The near-term goal is “giving utilities a tool to be able to rank the size of their leaks and make cost-effective repairs,” he added. “This is a scientifically sound tool that brings about really rapid and low-cost ability to find the largest leaks so they can be targeted for replacement.” In fact, he said, the team has partnered with a New Jersey utility, which has used its data to make about $900 million worth of pipeline repairs and replacements.
The Environmental Defense Fund has made some publicly available leak maps for certain cities using the project’s findings. But von Fischer cautioned that these results shouldn’t cause city residents undue alarm. From a public health perspective, he said, most methane leaks are considered safe — they’re not a health hazard or an explosion risk. In outdoor spaces, where the gas is allowed to seep up through the ground and straight into the atmosphere, leaks are generally considered low-risk.
But methane leaks are wasted resources, from an economic point of view, von Fischer said. And from an environmental perspective, methane leaks can be a big problem for the climate. Methane is believed to be up to 30 times as potent as carbon dioxide as a greenhouse gas, but its global sources and emission rates are much less well quantified.
In addition to natural gas pipeline leaks, methane is leaked from oil and gas drilling operations and emitted from landfills and livestock farms, as well as from natural sources such as wetlands. Thawing permafrost is also proving to be a major source of global methane emissions. So pinpointing the human-caused sources of methane and finding ways to reduce them can be a major practical way to combat climate change.

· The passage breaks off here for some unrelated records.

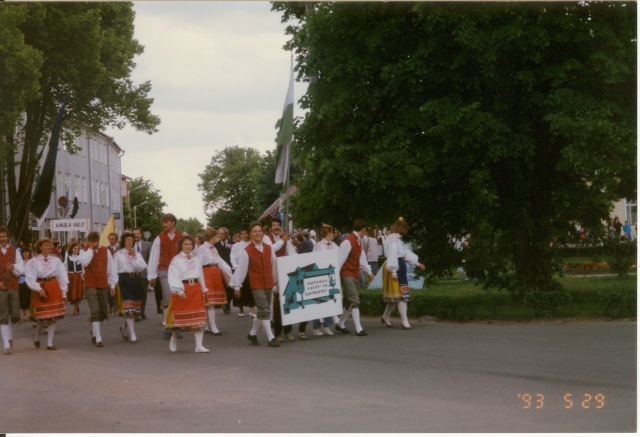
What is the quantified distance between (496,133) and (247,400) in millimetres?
10625

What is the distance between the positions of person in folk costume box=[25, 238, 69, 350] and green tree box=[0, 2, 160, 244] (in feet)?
58.9

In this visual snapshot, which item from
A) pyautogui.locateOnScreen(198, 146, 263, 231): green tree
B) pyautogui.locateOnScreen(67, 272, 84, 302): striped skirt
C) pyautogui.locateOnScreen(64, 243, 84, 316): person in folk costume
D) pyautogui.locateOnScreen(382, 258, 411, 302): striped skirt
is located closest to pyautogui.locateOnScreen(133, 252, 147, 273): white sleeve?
pyautogui.locateOnScreen(382, 258, 411, 302): striped skirt

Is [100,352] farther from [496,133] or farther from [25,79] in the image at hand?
[25,79]

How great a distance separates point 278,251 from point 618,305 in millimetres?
5945

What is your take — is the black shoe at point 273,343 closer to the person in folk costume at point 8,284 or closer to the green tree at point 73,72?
the person in folk costume at point 8,284

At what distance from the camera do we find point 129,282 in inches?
759

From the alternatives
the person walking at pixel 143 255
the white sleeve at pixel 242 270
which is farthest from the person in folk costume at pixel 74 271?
the white sleeve at pixel 242 270

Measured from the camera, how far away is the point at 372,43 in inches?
816

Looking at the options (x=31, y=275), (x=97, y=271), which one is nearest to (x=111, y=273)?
(x=97, y=271)

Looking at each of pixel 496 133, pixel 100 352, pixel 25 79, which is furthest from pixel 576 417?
pixel 25 79

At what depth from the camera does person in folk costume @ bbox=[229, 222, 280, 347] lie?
17453mm

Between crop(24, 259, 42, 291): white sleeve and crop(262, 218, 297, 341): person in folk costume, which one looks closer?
crop(24, 259, 42, 291): white sleeve
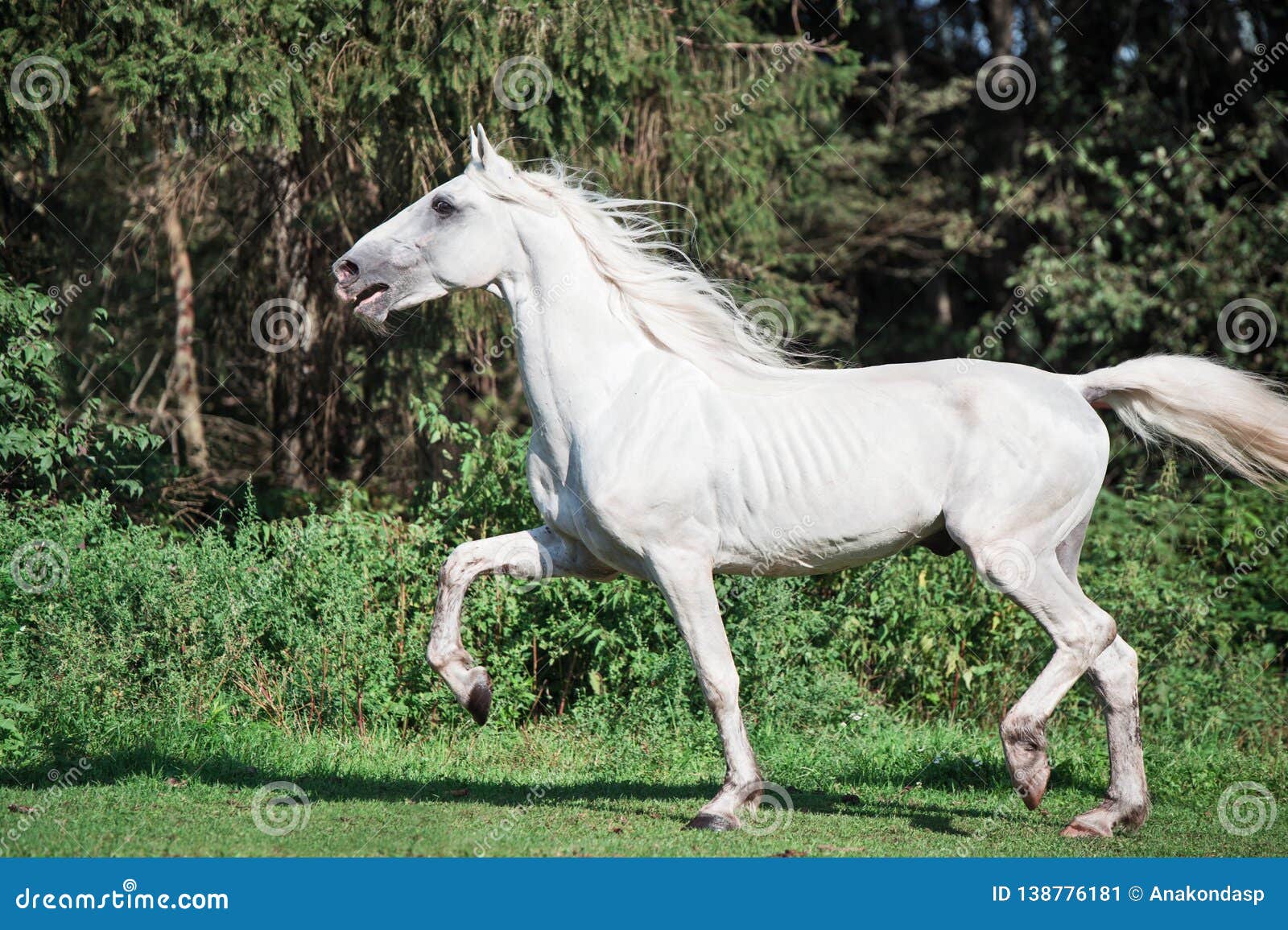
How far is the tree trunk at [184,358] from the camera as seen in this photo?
13.5 meters

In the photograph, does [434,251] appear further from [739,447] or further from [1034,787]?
[1034,787]

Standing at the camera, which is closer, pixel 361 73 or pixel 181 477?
pixel 361 73

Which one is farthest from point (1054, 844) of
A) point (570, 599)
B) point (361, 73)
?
point (361, 73)

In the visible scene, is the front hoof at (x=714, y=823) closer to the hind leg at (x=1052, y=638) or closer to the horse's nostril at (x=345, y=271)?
the hind leg at (x=1052, y=638)

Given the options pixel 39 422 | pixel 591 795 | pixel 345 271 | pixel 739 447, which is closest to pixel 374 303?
pixel 345 271

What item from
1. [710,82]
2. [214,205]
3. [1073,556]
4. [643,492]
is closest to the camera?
[643,492]

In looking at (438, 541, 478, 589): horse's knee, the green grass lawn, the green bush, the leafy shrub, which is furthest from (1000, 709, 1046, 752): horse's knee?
the leafy shrub

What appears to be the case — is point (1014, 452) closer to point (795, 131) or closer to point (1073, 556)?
point (1073, 556)

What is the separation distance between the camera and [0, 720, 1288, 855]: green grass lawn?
5156mm

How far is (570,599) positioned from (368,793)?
91.3 inches

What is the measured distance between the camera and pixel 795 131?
516 inches

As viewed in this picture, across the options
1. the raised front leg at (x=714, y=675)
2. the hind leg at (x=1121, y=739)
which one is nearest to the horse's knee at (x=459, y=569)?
the raised front leg at (x=714, y=675)

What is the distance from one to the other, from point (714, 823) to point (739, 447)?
1.55 metres

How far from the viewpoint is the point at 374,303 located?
554 centimetres
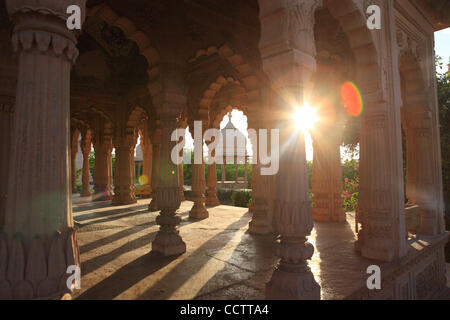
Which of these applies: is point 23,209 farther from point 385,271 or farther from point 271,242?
point 271,242

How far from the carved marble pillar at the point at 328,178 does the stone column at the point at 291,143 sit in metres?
5.57

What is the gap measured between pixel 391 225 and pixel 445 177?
630cm

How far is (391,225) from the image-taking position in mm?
4141

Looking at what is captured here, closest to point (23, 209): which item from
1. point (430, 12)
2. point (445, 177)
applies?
point (430, 12)

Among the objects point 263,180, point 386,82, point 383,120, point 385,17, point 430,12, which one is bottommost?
point 263,180

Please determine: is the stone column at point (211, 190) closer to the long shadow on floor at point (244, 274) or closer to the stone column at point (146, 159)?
the stone column at point (146, 159)

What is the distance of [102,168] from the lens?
507 inches

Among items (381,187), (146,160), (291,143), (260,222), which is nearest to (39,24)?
(291,143)

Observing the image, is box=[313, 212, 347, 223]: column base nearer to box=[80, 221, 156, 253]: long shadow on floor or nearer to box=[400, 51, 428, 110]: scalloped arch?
box=[400, 51, 428, 110]: scalloped arch

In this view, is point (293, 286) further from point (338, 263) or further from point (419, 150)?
point (419, 150)

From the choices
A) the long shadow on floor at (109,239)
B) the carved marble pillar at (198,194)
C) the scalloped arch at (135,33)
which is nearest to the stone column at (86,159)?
the carved marble pillar at (198,194)

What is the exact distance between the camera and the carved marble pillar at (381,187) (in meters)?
4.14

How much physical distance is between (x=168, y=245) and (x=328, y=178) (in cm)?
525
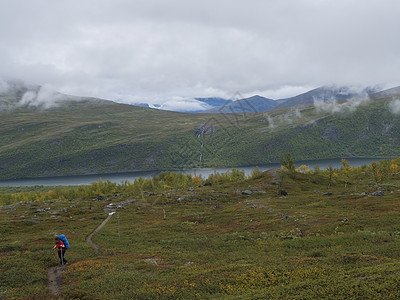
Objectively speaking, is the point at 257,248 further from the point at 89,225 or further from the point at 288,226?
the point at 89,225

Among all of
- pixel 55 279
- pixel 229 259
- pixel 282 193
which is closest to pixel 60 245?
pixel 55 279

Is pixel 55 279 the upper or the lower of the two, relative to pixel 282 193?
upper

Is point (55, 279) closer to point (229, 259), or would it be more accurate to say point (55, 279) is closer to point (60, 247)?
point (60, 247)

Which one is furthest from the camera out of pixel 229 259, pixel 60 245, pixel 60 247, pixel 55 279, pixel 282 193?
pixel 282 193

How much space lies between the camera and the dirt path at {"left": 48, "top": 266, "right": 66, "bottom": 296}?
27500 millimetres

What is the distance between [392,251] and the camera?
1153 inches

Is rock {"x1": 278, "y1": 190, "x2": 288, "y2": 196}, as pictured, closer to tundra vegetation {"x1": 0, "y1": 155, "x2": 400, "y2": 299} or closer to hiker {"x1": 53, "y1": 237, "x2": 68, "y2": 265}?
tundra vegetation {"x1": 0, "y1": 155, "x2": 400, "y2": 299}

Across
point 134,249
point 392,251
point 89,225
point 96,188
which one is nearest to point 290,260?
point 392,251

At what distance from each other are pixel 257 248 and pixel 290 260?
1078 cm

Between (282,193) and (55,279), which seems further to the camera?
(282,193)

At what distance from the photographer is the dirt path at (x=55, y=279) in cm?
2750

“I think that environmental issues are inherently multifaceted — they arise from human use of technology, they arise from social and economic factors, and they arise within a political and legal framework,” von Fischer said. “It’s been fascinating for me to be on the technological and science side, but partnering with people both on the industry side and on the environmentalist side to help bring about resolutions to those issues.”